If you do any web scraping (also known as web data mining, extracting, harvesting), you are probably familiar with the main steps: navigate to page, retrieve HTML, parse HTML, extract desired elements, repeat. I’ve found the SgmlReader library to be very useful for this purpose. SmglReader turns your HTML into XML. Once you have the XML, it’s fairly easy to use built-in classes such as XmlDocument, XmlTextReader, XPathNavigator to parse and extract the data you want.
Now to the labor intensive part: before your program can make sense of the XML, you have to manually analyze the HTML/XML first. Your program won’t know jack about how to extract that stock price until you tell it exactly where the stock price is, typically in the form of an XPath expression.
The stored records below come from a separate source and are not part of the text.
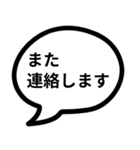 また
連絡します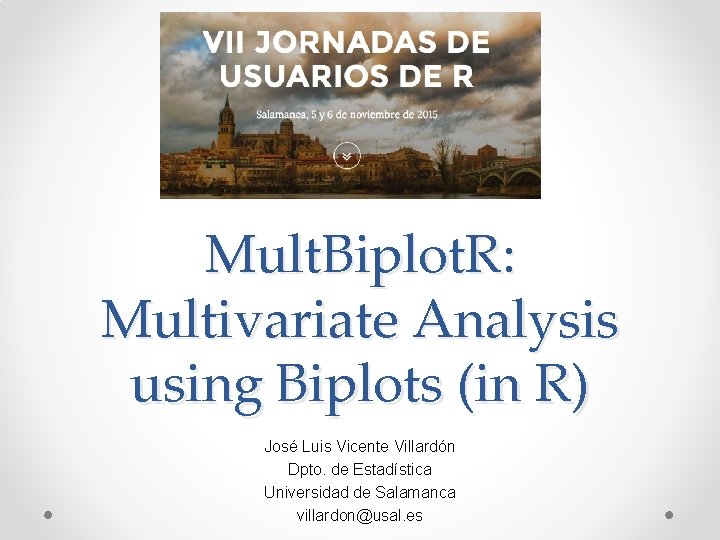 VII JORNADAS DE
USUARIOS DE R

Salamanca, 5 y 6 de noviembre de 2015

MultBiplotR:
Multivariate Analysis
using Biplots (in R)

José Luis Vicente Villardón
Dpto. de Estadística
Universidad de Salamanca
villardon@usal.es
My process of getting that XPath expression goes something like this:
- Scroll to/find desired element in the XML editor.
- Does element have unique attributes that can be used?
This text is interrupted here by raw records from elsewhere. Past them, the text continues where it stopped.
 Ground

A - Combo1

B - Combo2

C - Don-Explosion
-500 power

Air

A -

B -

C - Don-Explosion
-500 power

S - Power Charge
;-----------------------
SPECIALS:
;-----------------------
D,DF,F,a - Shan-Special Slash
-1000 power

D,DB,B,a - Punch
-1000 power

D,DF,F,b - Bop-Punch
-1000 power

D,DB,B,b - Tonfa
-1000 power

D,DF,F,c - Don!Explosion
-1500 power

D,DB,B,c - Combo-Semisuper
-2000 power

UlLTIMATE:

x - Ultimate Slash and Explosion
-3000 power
- a – If yes, code XPATH statement with filter on attribute value. Example: //Table[@id=”searchResultTable”].
- b – If no, code an absolute XPATH expression. Example: /html/body/div[4]/pre[2]/font[7]/table[2]/tr[5]/td[2]/table[1]/tr[2]/td[5]/span.
Step 2b is where it gets very labor intensive and boring, especially for a big web page with many levels of nesting. Visual Studio 2005 XML Editor/Resharper have a couple of features that I find useful for this:
– Visual Studio’s Format Document (Edit/Advanced/Format Document) command formats the XML with nice indentation and makes it a lot easier to look at.
– With Resharper, you can press Ctrl-[ to go to the start of the current element, or if you are already at the start, go to the parent element.
Even with the above tools, it’s still a painful and error-prone exercise. Luckily for us, Firebug has the perfect feature for this: Copy XPath. To use it, open your HTML/XML document, open the Firebug pane (Tools/Firebug/Open Firebug), navigate to the desired element, right click on it and choose “Copy XPath”.
You should now have this XPath expression in the clipboard, ready to be pasted into your web scrapper application: “/html/body/div[2]/table/tr/td[2]/table”.
A feature that I would love to have is the ability to generate an alternate XPath expression using “id” predicates, such as this: “//Table[@id=”searchResultTable”]”. With web pages that are not under your control, you want to minimize the chance that changes on the pages impact your code. Absolute XPath expressions are vulnerable to any kind of changes on the page that change the order and/or nesting of elements. On the other hand, XPath expressions using an “id” predicate are less likely to be impacted by layout changes because in HTML, element IDs are supposed to be unique. No matter where your element is on the page, if it has the same ID, you should still be able to get to it by looking up the ID. Hmm… this sounds like a good idea for a Visual Studio Add-in.